Richtige Zusammensetzung des Futters

Es ist also wichtig, dass Hunde und Katzen mit ihrer Nahrung alle wichtigen Nährstoffe aufnehmen, die sie für ein gesundes Leben benötigen. Dieser Grundsatz sollte immer an erster Stelle stehen. Im besten Falle sollte das Futter jedoch gleichsam umweltschonend zubereitet worden sein. Ein Produkt, welches all diese Anforderungen erfüllen kann, ist beispielsweise Bio-Futter aus kontrollierter Landwirtschaft. Durch die schonende Zubereitung, ohne eine Beigabe von chemischen Zusätzen, liefert es den Haustieren auch alle wichtigen Nährstoffe. Wichtig ist aber vor allem, dass man einsehen kann, welche Inhaltsstoffe sich in einem Katzen- oder Hundefutter befinden. Zu achten ist dabei besonders auf unerwünschte künstliche Farbstoffe und Geschmacksverstärker.

Im Zoofachhandel, aber auch im Internet, werden viele verschiedene Sorten an Tierfutter angeboten, wodurch es schwerfallen kann, ein geeignetes für das Haustier zu finden.

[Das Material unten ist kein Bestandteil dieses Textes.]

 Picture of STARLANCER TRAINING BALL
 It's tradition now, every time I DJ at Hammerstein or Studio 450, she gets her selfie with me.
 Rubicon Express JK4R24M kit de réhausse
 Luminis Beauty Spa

Deswegen ist es wichtig, die verschiedenen Hersteller miteinander zu vergleichen. Welches Futter kann mit seinen Inhaltsstoffen überzeugen, wie hoch ist die Qualität des Fleisches? Vor allem auf einen hohen Fleischanteil ist dabei zu achten, denn diesen benötigen sowohl Katzen als auch Hunde auf ihrem Speiseplan.

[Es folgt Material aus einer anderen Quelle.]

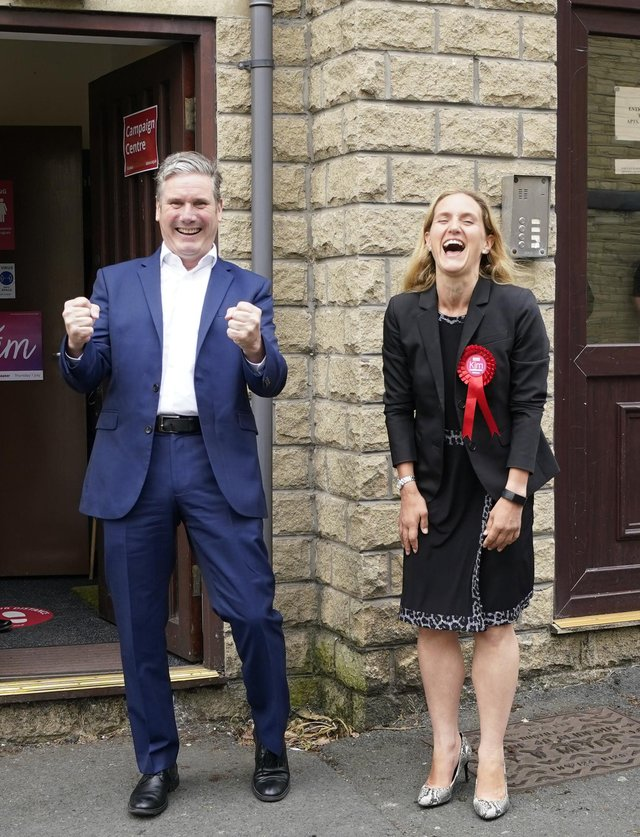 Labour party leader Keir Starmer was celebrating with Kim Leadbeater in Clackheaton after she won the Batley and Spen by-election.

Kann man Hunde und Katzen vegetarisch ernähren?

Viele Menschen entscheiden sich heutzutage für eine vegetarische oder vegane Ernährungsweise. Der Verzicht auf Fleisch, beziehungsweise auf sämtliche tierische Produkte, soll unter anderem verhindern, dass Nutztiere schlecht gehalten oder behandelt werden. An dieser Stelle ist es aber wichtig zu wissen, dass es Tiere gibt, die unbedingt Fleisch zum Fressen benötigen! Dazu gehören in erster Linie Katzen. Bei ihnen handelt es sich um Karnivoren, sprich Fleischfresser. Über die Nahrung erhalten sie wichtige Aminosäuren und weitere Bestandteile, die so nur in tierischem Gewebe vorkommen. Pflanzliche Alternativen können diese nicht ersetzen.

Beim Hund ist eine vegetarische Ernährung schon denkbarer, allerdings muss diese gut durchdacht sein, damit es dem Hund nicht an wichtigen Nährstoffen mangelt. Dazu gehören beispielsweise Vitamine, Proteine und Mineralien. Der Körper von Hunden ist durchaus dazu in der Lage, bestimmte Nährstoffe aus pflanzlicher Nahrung aufzunehmen. Vitamin B12 und Taurin lassen sich einfach ergänzen. Viele Hunderassen können Taurin nicht selbst im Körper bilden, allerdings wird es im Hundefutter auch nicht unbedingt benötigt. Wichtig ist immer, dass Sie den individuellen Nährstoffbedarf Ihres Tieres kennen und die Fütterung dahingehend anpassen.

Das Fazit – Auf nachhaltiges und gesundes Haustierfutter setzen

Sowohl Hunde als auch Katzen benötigen gesundes Futter, das aus vielen verschiedenen Bestandteilen besteht und somit alle Nährstoffe liefert, welche die Tiere für ein gesundes Leben benötigen. Um ein Futter zu finden, welches gleichzeitig unter umweltschonenden und ethisch vertretbaren Bedingungen hergestellt wurde, muss man die einzelnen Futtersorten gut unter die Lupe nehmen. Aufgelistete Inhaltsstoffe und Nährstofftabellen verraten genau, was sich in einem Futter für Hunde oder Katzen befindet – so sollte es zumindest bei einem qualitativ hochwertigen Futter sein.

Katzen und Hunde sind Fleischfresser, weshalb Experten besonders bei Katzen von einer vegetarischen oder veganen Fütterung abraten. Im Fleisch befinden sich viele wichtige Inhaltsstoffe, welche die Haustiere zum Leben brauchen. Nachhaltig produziertes Futter sollte also einen hohen Fleischanteil besitzen und dennoch umweltfreundlich sein.